Donegal Group’s combined ratio for Q3 2023 improved to 104.5%, compared to 109.6% reported in Q3 2022.

The firm also reported increased net premiums earned of $224.4 million, compared to the $206.2 million seen in Q3 2022. At $219.2 million, net premiums written also saw growth, compared to the $206.2 million reported in the prior year quarter.

According to the Group, the 6.3% increase in net premiums written for this year’s Q3 represents a 1.8% decline in commercial lines net premiums written and 17.7% growth in personal lines net premiums written.

Commercial Lines saw around a $2.1 million decrease this quarter, from $120.6 million in Q3 2022 to $118.5 million. This was attributed primarily to planned attrition in states the Donegal Group are exiting or have targeted for profit improvement and lower new business writings.

It was offset partially by strong premium retention and a continuation of renewal premium increases in lines other than workers’ compensation, the firm noted.

On the other hand, Personal Lines increase of around $15.1 million, from $85.5 million in Q3 2022 to $100.7 million, was primarily due to a continuation of renewal premium rate increases and strong policy retention.

Donegal Group also noted that the net loss in Q3 2023 included after-tax net investment losses of $1.0 million, compared to $1.9 million in the prior year quarter.

Kevin G. Burke, President and Chief Executive Officer of Donegal Group Inc., said: “We remain focused on the ongoing execution of our strategic plan to build a solid foundation for future growth and consistent profitability, while we continue to navigate significant headwinds impacting the insurance industry. During the third quarter of 2023, we experienced significant improvement in our commercial lines underwriting results compared to the prior-year third quarter.

“We attribute that improvement in part to a decrease in large commercial property fire losses. On the other hand, our personal lines underwriting results reflected elevated weather-related losses resulting from a substantial increase in the frequency of severe weather events throughout our operating regions that generated the highest quarterly weather-related loss ratio we have recorded in recent years.”

In its financial results for the third quarter of 2023, the firm reported a loss ratio decrease, to 69.8% compared to 75.6% for the third quarter of 2022.

Weather-related losses of $25.7 million for Q3 2023, increased from $19.4 million in Q3 2022. The impact of weather-related loss activity to the loss ratio for this quarter was well above the firm’s previous five-year average of 9.3 percentage points for third quarter weather-related losses.

Large fire losses – which the Donegal Group defines as individual fire losses in excess of $50,000 – for Q3 2023 were $11.0 million. That amount compared favourably to the large fire losses of $17.4 million for Q3 2022, according to the firm.

The reduction was driven by a $6.5 million decrease in commercial property fire losses compared to the prior-year quarter.

Net favourable development of reserves for losses incurred in prior accident years of $7.3 million decreased the loss ratio for this year’s Q3, compared to $6.2 million that decreased the loss ratio for the third quarter of 2022.

SUPPLIED RECORDS ::
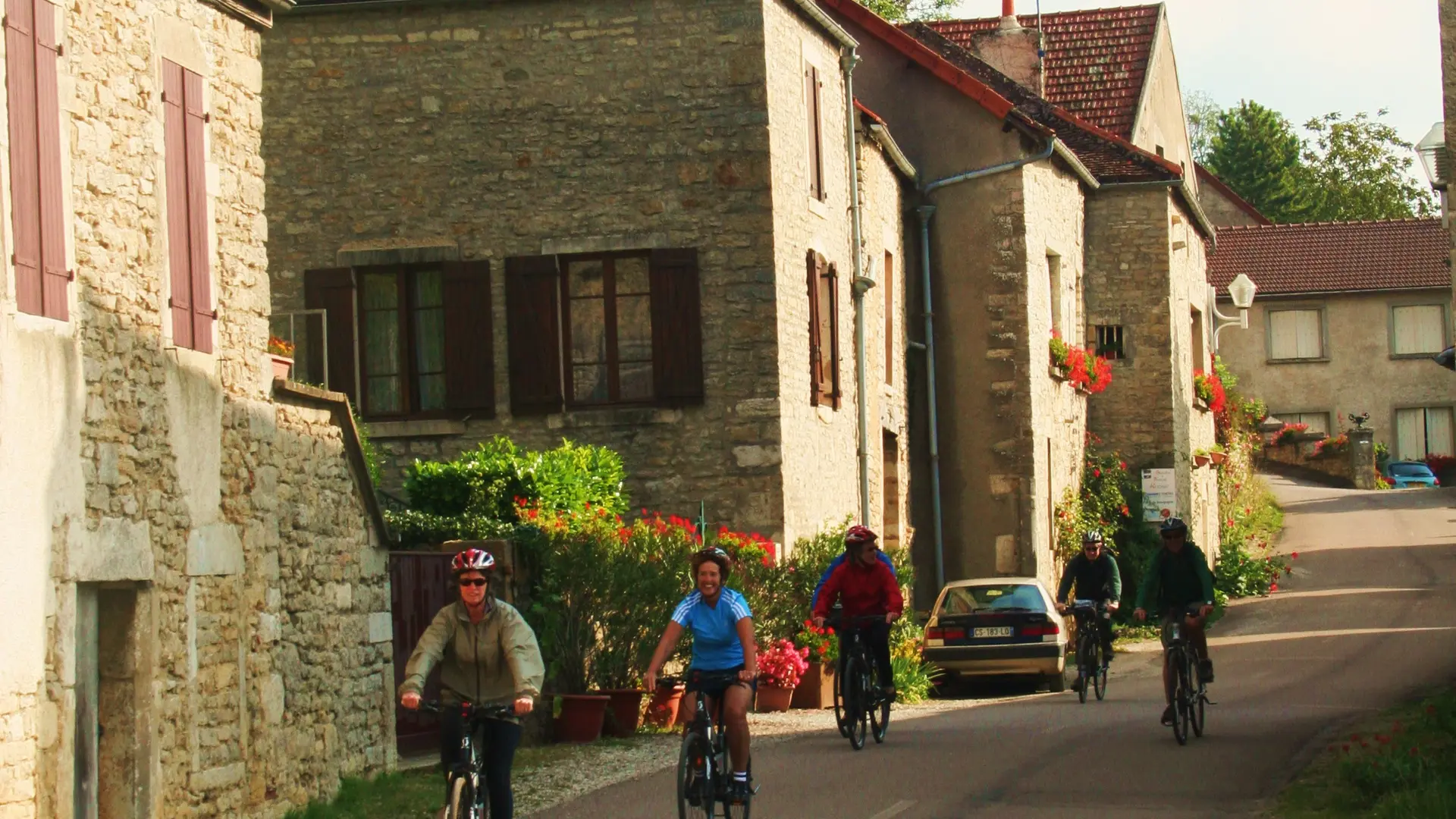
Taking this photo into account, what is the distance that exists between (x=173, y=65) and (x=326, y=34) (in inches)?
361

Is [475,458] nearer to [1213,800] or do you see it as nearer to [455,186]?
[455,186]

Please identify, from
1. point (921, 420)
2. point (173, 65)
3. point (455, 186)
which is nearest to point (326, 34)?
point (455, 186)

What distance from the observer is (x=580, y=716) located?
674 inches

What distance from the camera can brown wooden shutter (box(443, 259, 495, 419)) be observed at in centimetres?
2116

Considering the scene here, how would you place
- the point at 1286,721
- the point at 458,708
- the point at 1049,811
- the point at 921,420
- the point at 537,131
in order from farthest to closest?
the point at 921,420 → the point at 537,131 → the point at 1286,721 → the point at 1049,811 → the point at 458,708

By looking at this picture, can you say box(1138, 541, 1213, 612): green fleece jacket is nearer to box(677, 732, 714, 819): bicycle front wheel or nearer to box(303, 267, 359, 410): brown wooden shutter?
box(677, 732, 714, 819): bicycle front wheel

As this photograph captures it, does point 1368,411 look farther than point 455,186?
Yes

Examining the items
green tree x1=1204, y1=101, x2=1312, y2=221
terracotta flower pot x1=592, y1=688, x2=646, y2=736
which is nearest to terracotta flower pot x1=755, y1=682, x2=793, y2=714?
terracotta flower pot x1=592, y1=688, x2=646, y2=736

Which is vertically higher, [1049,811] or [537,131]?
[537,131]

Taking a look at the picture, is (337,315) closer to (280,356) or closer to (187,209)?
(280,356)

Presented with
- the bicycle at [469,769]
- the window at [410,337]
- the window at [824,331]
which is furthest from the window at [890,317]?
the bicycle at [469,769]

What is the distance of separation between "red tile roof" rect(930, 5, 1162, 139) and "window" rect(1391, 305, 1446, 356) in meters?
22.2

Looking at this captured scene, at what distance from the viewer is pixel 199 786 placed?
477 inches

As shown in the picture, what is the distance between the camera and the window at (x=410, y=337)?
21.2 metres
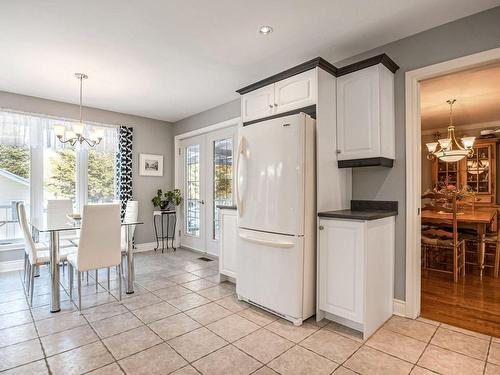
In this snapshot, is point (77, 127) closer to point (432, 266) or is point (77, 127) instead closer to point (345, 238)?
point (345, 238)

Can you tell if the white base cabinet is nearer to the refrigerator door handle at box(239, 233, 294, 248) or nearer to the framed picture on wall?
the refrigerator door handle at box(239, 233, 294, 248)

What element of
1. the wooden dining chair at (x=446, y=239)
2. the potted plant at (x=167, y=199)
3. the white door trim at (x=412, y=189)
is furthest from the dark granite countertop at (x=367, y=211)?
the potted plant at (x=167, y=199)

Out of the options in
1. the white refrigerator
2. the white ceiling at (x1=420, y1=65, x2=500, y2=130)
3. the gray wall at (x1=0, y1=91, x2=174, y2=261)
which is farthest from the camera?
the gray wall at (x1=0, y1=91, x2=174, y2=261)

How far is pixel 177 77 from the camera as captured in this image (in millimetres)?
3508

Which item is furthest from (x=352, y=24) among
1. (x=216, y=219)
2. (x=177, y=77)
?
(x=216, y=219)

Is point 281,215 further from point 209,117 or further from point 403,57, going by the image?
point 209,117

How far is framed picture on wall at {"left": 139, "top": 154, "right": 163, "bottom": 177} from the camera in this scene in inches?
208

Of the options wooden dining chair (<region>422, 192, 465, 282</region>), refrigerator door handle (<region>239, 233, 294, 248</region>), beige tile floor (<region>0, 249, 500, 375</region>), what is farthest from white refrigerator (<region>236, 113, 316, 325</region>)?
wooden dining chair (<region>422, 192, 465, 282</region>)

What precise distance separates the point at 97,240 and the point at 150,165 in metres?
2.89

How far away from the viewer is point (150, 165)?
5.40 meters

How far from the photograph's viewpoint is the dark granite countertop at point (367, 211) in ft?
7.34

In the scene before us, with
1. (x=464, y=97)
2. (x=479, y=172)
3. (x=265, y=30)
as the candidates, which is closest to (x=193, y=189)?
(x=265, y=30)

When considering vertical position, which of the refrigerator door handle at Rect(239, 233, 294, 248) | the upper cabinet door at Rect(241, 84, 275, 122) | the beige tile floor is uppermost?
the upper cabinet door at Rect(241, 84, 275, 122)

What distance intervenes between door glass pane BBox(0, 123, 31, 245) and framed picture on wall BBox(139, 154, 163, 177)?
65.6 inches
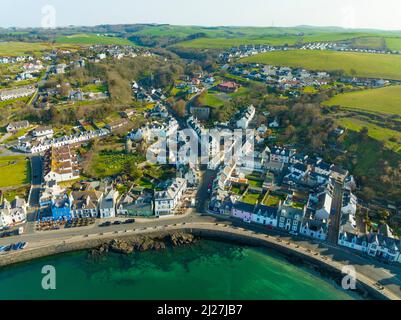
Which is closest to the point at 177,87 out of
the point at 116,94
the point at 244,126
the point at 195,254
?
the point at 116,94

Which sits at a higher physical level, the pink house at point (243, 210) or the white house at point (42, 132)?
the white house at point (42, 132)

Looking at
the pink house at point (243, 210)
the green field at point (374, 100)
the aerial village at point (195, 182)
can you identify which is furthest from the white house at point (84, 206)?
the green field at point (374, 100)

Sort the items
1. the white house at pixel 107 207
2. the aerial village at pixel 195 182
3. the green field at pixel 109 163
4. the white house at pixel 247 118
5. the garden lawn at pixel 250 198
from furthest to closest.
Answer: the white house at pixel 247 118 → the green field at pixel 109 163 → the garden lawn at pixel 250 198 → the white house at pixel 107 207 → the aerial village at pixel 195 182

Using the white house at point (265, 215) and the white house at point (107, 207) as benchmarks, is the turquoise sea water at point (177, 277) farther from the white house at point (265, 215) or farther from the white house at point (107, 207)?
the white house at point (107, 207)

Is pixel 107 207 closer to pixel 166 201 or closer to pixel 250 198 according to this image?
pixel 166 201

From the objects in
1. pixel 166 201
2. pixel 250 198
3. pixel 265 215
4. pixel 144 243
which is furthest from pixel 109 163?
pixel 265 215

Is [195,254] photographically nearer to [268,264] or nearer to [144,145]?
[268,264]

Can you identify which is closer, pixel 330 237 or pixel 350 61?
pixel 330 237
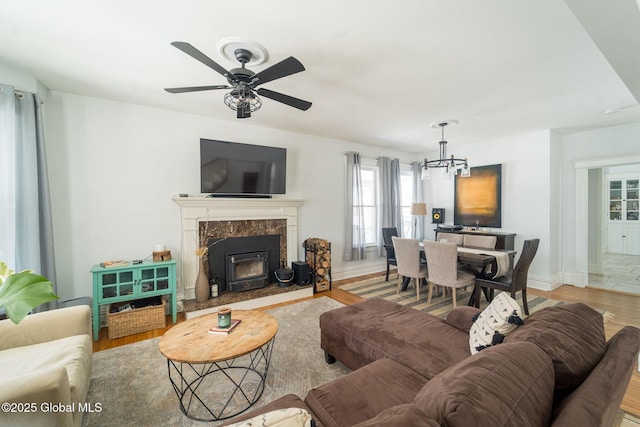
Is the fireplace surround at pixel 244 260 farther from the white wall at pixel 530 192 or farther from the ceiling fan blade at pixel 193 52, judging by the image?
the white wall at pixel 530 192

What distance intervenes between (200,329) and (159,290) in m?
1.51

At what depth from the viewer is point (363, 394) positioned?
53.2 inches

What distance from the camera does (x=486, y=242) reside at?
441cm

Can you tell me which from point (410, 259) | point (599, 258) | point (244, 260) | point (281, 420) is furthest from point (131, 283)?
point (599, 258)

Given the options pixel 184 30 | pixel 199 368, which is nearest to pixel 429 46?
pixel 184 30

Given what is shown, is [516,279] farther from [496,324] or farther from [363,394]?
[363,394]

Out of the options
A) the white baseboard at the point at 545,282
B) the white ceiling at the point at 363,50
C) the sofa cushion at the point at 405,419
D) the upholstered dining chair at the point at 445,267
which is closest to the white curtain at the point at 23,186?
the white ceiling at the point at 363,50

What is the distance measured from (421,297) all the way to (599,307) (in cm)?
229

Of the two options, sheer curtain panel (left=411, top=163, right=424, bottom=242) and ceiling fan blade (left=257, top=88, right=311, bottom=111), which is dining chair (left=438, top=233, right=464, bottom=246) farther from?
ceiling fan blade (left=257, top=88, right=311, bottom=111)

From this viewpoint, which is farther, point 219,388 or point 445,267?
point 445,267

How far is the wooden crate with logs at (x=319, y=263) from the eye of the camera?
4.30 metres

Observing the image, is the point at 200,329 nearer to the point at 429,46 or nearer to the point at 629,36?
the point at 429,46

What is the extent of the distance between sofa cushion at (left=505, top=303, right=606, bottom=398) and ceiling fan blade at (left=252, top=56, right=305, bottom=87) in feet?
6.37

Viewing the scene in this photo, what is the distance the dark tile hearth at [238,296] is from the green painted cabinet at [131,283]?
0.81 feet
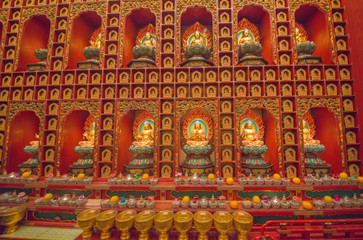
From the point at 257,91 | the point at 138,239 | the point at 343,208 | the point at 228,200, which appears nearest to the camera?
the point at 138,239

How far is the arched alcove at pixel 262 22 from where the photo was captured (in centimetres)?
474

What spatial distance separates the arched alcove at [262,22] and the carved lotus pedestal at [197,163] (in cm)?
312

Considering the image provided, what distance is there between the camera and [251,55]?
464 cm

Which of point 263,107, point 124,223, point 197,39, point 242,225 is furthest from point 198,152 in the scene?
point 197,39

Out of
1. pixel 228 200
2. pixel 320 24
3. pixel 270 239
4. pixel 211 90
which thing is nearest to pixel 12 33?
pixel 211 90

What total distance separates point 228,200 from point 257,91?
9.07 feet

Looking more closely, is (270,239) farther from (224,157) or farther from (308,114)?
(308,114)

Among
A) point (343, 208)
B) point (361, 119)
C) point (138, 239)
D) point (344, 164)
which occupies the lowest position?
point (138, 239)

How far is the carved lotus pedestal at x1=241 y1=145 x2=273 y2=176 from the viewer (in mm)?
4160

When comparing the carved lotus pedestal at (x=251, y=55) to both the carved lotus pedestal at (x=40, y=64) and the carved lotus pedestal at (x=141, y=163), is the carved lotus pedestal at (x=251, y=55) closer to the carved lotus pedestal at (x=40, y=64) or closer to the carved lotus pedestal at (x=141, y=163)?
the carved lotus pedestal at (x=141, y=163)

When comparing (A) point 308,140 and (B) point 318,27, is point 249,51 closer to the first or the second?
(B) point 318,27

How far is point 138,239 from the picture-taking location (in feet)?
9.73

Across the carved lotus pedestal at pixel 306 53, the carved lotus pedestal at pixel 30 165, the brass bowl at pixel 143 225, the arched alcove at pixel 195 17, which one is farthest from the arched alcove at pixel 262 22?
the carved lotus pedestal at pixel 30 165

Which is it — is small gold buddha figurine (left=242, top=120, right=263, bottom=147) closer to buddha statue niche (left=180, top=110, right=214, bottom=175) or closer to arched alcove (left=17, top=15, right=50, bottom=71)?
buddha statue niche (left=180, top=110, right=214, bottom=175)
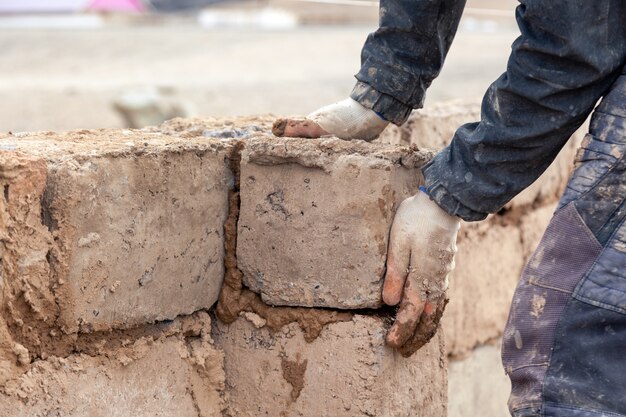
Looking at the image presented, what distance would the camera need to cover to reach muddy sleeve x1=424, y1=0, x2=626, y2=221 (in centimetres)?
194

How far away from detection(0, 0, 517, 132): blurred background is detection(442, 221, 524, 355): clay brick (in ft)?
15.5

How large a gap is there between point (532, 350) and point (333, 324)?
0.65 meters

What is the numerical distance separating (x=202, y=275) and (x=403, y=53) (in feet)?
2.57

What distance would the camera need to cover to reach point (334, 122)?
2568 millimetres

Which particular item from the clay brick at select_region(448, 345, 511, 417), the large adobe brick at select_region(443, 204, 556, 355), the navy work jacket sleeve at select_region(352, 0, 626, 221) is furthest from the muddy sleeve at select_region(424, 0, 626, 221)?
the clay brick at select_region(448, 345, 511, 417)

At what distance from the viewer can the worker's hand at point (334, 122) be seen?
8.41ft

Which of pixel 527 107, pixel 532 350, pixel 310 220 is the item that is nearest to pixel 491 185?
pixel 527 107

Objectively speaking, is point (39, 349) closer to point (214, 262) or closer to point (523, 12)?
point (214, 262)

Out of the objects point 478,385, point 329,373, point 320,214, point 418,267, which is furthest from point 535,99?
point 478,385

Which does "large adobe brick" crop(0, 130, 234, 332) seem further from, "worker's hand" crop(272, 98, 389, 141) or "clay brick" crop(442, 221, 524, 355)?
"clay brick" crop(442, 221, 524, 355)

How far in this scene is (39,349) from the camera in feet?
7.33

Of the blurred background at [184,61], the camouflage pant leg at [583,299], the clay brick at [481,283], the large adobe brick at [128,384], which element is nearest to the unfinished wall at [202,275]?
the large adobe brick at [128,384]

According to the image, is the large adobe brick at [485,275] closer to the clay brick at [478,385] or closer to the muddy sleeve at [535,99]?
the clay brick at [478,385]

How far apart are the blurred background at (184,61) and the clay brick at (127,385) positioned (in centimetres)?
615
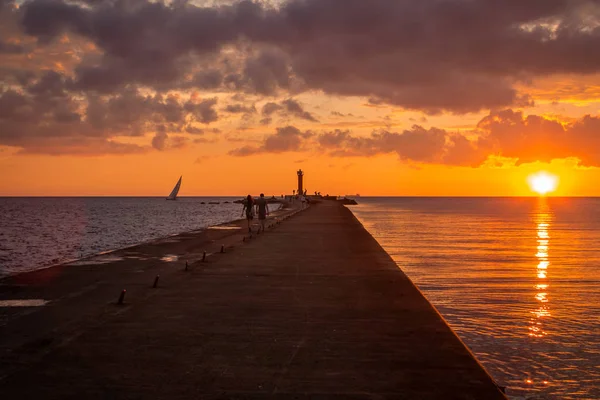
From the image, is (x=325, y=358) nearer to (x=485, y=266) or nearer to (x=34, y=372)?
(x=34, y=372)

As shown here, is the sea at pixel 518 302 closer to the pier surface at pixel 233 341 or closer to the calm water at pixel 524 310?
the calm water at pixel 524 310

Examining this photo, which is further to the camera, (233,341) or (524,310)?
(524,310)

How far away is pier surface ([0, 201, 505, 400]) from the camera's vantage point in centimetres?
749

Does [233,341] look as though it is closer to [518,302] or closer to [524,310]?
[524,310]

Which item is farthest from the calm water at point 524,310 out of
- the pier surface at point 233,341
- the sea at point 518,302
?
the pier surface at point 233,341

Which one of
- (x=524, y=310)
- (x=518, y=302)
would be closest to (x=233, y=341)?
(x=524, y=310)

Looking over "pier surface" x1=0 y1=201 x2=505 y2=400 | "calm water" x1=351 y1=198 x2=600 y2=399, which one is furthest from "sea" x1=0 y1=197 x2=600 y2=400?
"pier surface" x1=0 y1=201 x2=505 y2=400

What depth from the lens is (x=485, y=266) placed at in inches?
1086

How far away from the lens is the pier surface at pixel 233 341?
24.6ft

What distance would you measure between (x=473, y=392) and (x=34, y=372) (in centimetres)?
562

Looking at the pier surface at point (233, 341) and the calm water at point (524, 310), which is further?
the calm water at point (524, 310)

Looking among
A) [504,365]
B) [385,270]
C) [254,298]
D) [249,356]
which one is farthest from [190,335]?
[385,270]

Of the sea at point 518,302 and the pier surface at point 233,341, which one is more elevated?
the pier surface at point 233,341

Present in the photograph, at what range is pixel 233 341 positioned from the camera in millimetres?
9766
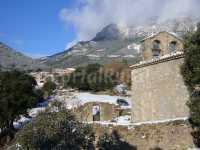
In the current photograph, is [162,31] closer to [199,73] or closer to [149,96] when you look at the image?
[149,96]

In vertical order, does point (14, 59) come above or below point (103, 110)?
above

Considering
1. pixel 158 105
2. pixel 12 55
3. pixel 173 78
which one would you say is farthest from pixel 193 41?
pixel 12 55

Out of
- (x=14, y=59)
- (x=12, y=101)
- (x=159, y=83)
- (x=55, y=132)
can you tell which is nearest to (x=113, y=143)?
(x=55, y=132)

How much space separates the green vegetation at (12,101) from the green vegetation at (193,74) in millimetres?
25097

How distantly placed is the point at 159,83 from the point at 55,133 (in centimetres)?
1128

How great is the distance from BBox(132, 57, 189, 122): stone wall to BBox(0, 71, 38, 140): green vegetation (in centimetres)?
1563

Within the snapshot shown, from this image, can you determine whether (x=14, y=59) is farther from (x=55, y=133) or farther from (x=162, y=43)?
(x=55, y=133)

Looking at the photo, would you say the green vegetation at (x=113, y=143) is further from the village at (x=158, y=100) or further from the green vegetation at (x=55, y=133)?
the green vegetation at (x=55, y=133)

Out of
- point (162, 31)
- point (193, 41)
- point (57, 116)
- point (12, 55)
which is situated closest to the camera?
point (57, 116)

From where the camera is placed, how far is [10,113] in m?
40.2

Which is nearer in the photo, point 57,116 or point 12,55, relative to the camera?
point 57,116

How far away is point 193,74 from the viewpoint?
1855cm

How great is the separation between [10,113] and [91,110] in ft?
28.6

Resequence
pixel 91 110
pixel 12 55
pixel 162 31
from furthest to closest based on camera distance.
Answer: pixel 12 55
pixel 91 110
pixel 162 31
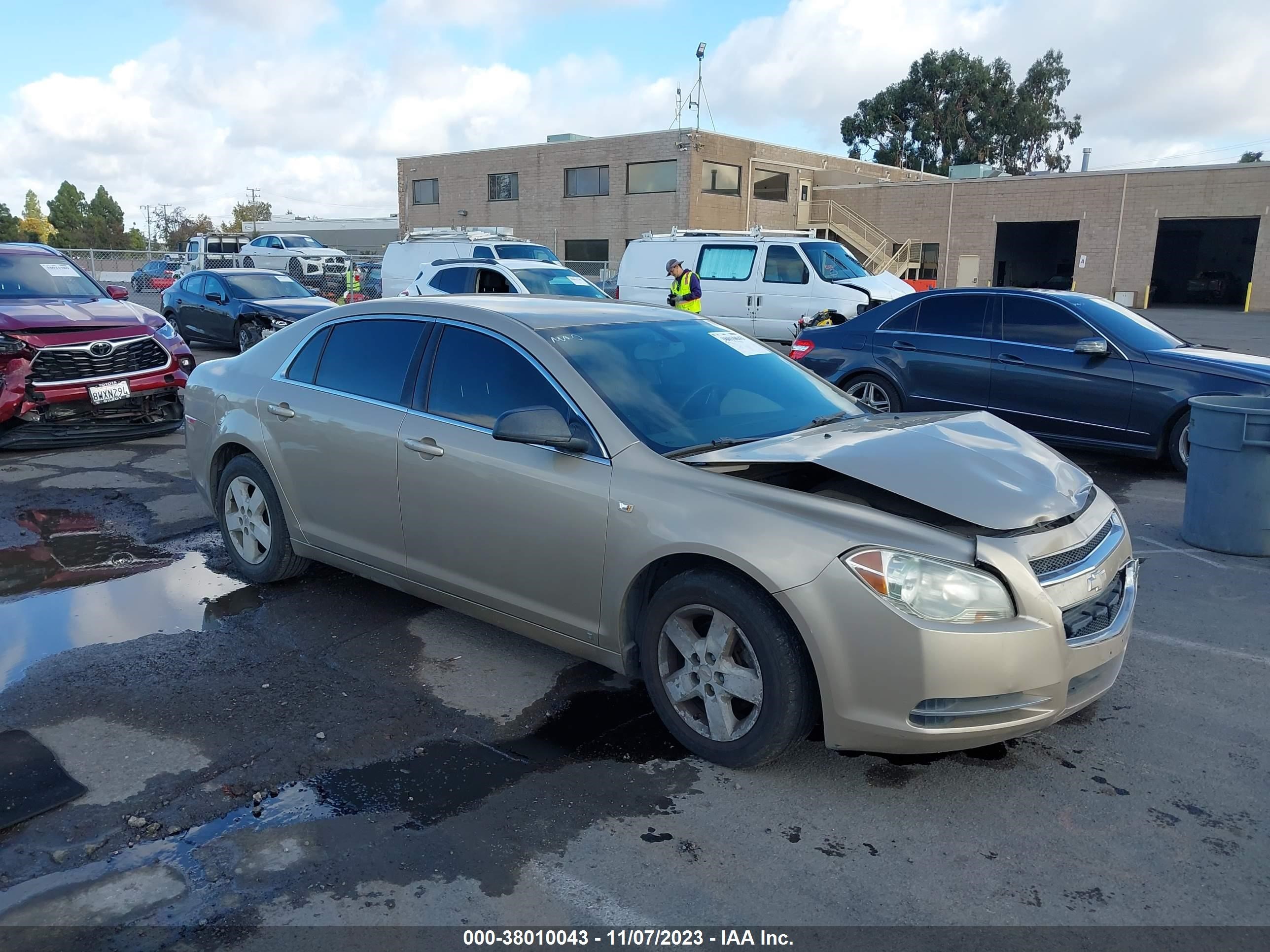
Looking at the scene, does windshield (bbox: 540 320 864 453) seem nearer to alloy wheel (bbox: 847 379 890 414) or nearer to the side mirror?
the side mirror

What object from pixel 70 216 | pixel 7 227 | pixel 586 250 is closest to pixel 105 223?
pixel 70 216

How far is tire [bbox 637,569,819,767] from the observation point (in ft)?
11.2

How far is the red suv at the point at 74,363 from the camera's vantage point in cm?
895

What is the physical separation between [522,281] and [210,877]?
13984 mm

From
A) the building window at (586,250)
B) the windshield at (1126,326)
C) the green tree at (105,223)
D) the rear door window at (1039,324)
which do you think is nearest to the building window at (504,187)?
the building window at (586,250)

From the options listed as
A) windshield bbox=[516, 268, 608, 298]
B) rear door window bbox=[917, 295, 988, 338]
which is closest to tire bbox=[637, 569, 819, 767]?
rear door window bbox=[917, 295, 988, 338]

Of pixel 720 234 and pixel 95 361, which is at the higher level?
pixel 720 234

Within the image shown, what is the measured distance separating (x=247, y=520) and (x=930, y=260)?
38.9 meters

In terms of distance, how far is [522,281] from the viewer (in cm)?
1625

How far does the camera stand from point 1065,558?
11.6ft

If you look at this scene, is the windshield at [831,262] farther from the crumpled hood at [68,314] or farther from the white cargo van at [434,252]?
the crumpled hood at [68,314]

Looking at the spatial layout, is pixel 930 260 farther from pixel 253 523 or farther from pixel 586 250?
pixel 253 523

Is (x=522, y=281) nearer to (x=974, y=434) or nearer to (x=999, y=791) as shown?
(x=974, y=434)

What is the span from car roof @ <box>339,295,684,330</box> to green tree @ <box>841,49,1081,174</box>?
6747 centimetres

WHAT THIS EXERCISE ASKS ::
A: Using the Donegal Group passage, decide whether each statement agrees with it. Answer yes or no and quote the deciding words. (i) Net premiums earned in Q3 2023 were $224.4 million. (ii) Commercial lines net premiums written grew in Q3 2023. (iii) The firm defines large fire losses as individual fire losses above $100,000.
B: Answer these from the Donegal Group passage:
(i) What combined ratio was reported for Q3 2022?
(ii) What was the loss ratio for the third quarter of 2023?
(iii) How much were weather-related losses in Q3 2023?
C: Reproduce the part of the Donegal Group passage that opens with the words containing "On the other hand, Personal" and closes with "million in the prior year quarter.", substituting "high policy retention" for "strong policy retention".

TASK-BY-TASK OUTPUTS ::
A:
(i) Yes: "increased net premiums earned of $224.4 million"
(ii) No: "a 1.8% decline in commercial lines net premiums written"
(iii) No: "individual fire losses in excess of $50,000"

B:
(i) 109.6%
(ii) 69.8%
(iii) $25.7 million

C:
On the other hand, Personal Lines increase of around $15.1 million, from $85.5 million in Q3 2022 to $100.7 million, was primarily due to a continuation of renewal premium rate increases and high policy retention.

Donegal Group also noted that the net loss in Q3 2023 included after-tax net investment losses of $1.0 million, compared to $1.9 million in the prior year quarter.